The movement toward a semantic web is, in many ways, a movement toward globalization, at least in format and ontology. The pressure for a semantic web comes from many forces, at least some of which are associated with globalization in other areas. Business, commerce, trade, and travel all become easier on a global level if there is a common semantics governing the exchange of information across the web. Such exchange becomes far easier if there is a framework for describing resources that is shared by all the participants in the exchange, and for this we need a Resource Description Framework (RDF) which is then able to provide Universal Resource Identifiers (URIs), which contains the possible characteristics of particular kinds of objects and thereby facilitates easy ranging across a set of data that would otherwise not be recognizable by a computer as being of the same type. This provides the beginnings of a universal framework within which all the bits of information on the web can be situated.

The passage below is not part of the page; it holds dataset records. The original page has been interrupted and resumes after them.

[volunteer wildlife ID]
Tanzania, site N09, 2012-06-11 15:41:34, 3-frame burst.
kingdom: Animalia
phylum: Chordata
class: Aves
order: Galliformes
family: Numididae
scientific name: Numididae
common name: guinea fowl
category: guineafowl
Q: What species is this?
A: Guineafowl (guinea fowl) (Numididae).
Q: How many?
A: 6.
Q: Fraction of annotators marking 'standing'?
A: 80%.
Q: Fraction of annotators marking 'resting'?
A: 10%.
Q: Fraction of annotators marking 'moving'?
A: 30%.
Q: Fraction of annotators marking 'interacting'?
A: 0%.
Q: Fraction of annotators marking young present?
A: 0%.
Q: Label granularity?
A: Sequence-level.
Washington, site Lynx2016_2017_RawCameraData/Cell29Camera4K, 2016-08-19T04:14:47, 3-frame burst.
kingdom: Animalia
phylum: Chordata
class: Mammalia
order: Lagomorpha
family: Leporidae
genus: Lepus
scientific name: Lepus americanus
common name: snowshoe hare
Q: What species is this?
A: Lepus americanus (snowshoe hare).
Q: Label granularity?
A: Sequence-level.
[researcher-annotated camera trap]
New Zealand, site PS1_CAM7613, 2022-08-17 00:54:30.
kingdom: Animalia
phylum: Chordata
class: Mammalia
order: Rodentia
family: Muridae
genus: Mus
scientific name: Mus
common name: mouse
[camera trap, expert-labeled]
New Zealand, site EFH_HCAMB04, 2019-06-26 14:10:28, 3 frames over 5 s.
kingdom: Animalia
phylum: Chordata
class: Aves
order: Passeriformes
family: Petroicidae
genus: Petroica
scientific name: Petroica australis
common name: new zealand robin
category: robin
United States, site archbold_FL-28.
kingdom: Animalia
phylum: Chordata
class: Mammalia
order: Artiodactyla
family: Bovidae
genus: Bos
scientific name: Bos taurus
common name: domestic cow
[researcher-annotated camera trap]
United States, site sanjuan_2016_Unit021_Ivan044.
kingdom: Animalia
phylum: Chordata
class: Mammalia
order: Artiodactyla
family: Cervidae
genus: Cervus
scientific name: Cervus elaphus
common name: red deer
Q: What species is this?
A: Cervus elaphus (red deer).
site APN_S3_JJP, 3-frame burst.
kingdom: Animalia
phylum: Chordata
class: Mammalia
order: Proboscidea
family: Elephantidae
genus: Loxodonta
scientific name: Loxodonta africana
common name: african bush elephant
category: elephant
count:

One of the most interesting conflicts internal to this developing set of standards concerns ontologies, and this controversy bears directly on the issue of “Glocalisation.” In order to see this more clearly, we can divide ontologies into two categories: top-down and bottom-up. Top-down ontologies are currently being established in many areas of the natural sciences, such as genomics and epidemiology, where there is a great need for the rapid and accurate and continual exchange of information across traditional geographical and political boundaries. Such ontologies typically resonate with, and reinforce, movements toward globalization. Folksonomies, the contrasting approach to data structuring is called provide much more emphasis on what could be called indigenous classificatory systems. These are rooted in the ways in which particular communities structure or tag their data, and as such are much friendlier to the “local” aspect of “Glocalisation.”

REFERENCES

Berners-Lee, t., J. Hendler, and O. Lassila, “The Semantic Web,” Scientific American, May 2001, pp. 34–43.

Berners-Lee, T., R.T. Fielding, and L. Masinter, “Uniform Resource Identifier (URI): Generic Syntax,” IETF RFP 3986 (standards track), Internet Eng. Task Force, Jan. 2005; http://www.ietf.org/rfc/rfc3986.txt.

Introna, Lucas D. and Helen Nissenbaum (2000) “Shaping the Web: Why the Politics of Search Engines Matters”, The Information Society, Vol. 16, No.3, 1-17.

Machill, M., Welp, C., eds. Wegweiser im Netz: Qualität und Nutzung von Suchmaschinen. Bielefeld: Verlag Bertelsman Stiftung, 2003.

Shadbolt, Nigel, Wendy Hall, and Tim Berners-Lee, “The Semantic Web Revisited,: IEEE INTELLIGENT SYSTEMS (MAY/JUNE 2006), 96-101.

Sparck-Jones, K. “What’s New about the Semantic Web? Some Questions,” SIGIR Forum, vol. 38, no. 2, 2004. http://www.acm.org/sigir/forum/2004D/sparck_jones_sigirforum_2004d.pdf .

Watts, D.J.,P.S. Dodds, and M.E.J. Newman, “Identity and Search in Social Networks,” Science, vol. 296, 2002, pp. 1302–1305.